I like having a backpack because I can be hands free out in public.
quail says
We shared and still share a backpack for this purpose- just a regular ol’ backpack (though the diaper-specific ones do have some nifty features and look like regular backpacks.) I am not big on purses in general and found it quite easy to carry the backpack and the kid in a carrier. But I admit that I am not stylish – I carry a (different) backpack for work as I often walk part of my commute and it has really helped my back pain.
Anonymous says
I didn’t like sharing because my husband and I wanted different things in the bag, and because we had different approaches to keeping it stocked. If you want a fancy purse, get one. If not, any old bag will do.

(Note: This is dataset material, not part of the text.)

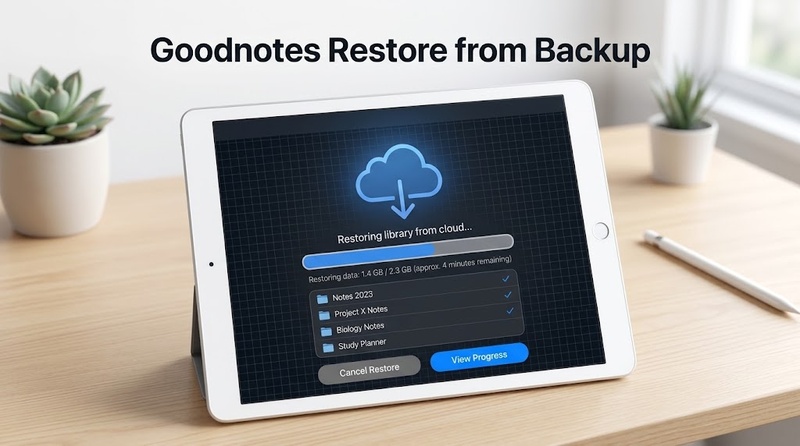 goodnotes restore from backup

Backpacks are easier when out and about, or if you have more than one kid.
ECR says
I just purchased this diaper bag as an early Christmas present to myself. It’s so much better than the Skip Hop messenger bag I got for baby #1 (purchased because DH insisted on something neutral). Pros: it’s made of easy to clean, light weight nylon; it zips up (absolutely essential in my experience); dark color doesn’t show stains; deep outside pockets for bottles; separate insulated snack pack; many interior pockets, including a zippered ones for mom’s keys and wallet. Can’t recommend it enough! (Also I think Giggle is having a 40% off sale right now).
http://www.giggle.com/storksak-sandy-diaper-bag/MS22258.html
ChiLaw says
What’s your procedure for a sick kid at night?

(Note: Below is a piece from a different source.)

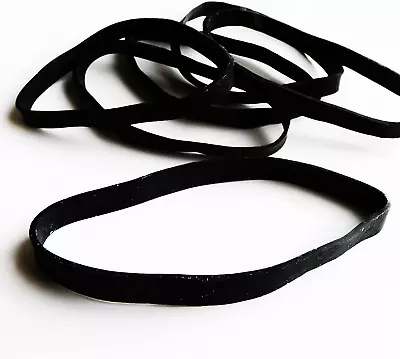 10 Heavy Duty Rubber Bands | Big Thick Xl-Large UV Resistant Black Rubber-Bands  • $12.39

Ours was barfing last night and so we brought her into bed with us (on a bunch of towels that we rotated out as she was sick) but that doesn’t seem ideal. I feel like hell this morning. Baby wants us close, but surely there’s a better, less contagious solution.

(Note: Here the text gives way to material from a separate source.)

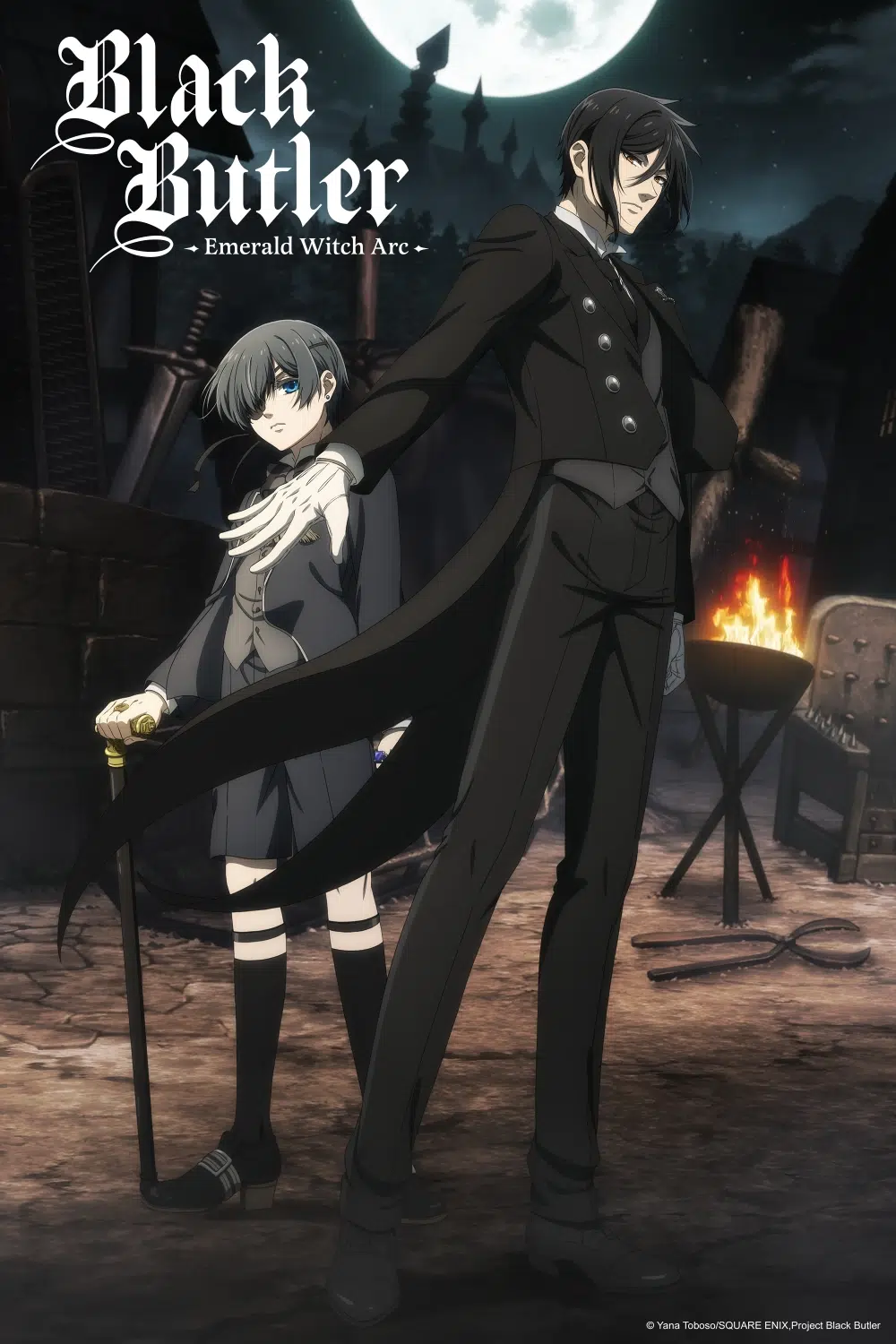دانلود انیمه پیشخدمت سیاه : کمان زمرد جادوگر Black Butler: Emerald Witch Arc 2025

She’s almost two and still sleeps in a crib.
Anon in NYC says
We haven’t had to deal with middle of the night vomit yet, but for regular illnesses we just either lay in the glider with her or if that becomes too painful we’ll try the couch. Our bed is a last resort, just because we try to take turns as to sleep deprivation. For the glider, I usually like to bring in a comforter and drape it over us. My LO wants physical closeness as well when she’s sick.
anne-on says
Really I feel like that’s about the only thing you can do with a really sick kiddo who wants to cuddle with mommy/daddy. Do you have a spare bed or fold out couch? My son always wanted mommy, so I’d send my husband to the spare room with the understanding that he’s then be ‘on’ during the day so I could nap. it also helped to have one healthy person in the house to handle fetching meds/water/etc.
Anonymous says
I would have done spare bed or, in the absence of that, pulled the crib mattress out of the crib and had baby and a parent sleep on that. Not ideal but more comfortable than sitting all night. And probably has a great mattress pad on it so it would survive vomit.
anon says
Generally when my son is really sick and refuses to go back to bed alone, I sit in his room and rock him until he falls soundly asleep and then transfer him to his crib/bed. We’ve never gotten into the habit of sleeping with him for various reasons (and more by accident rather than planning), so that has just never been my first thought of what to do.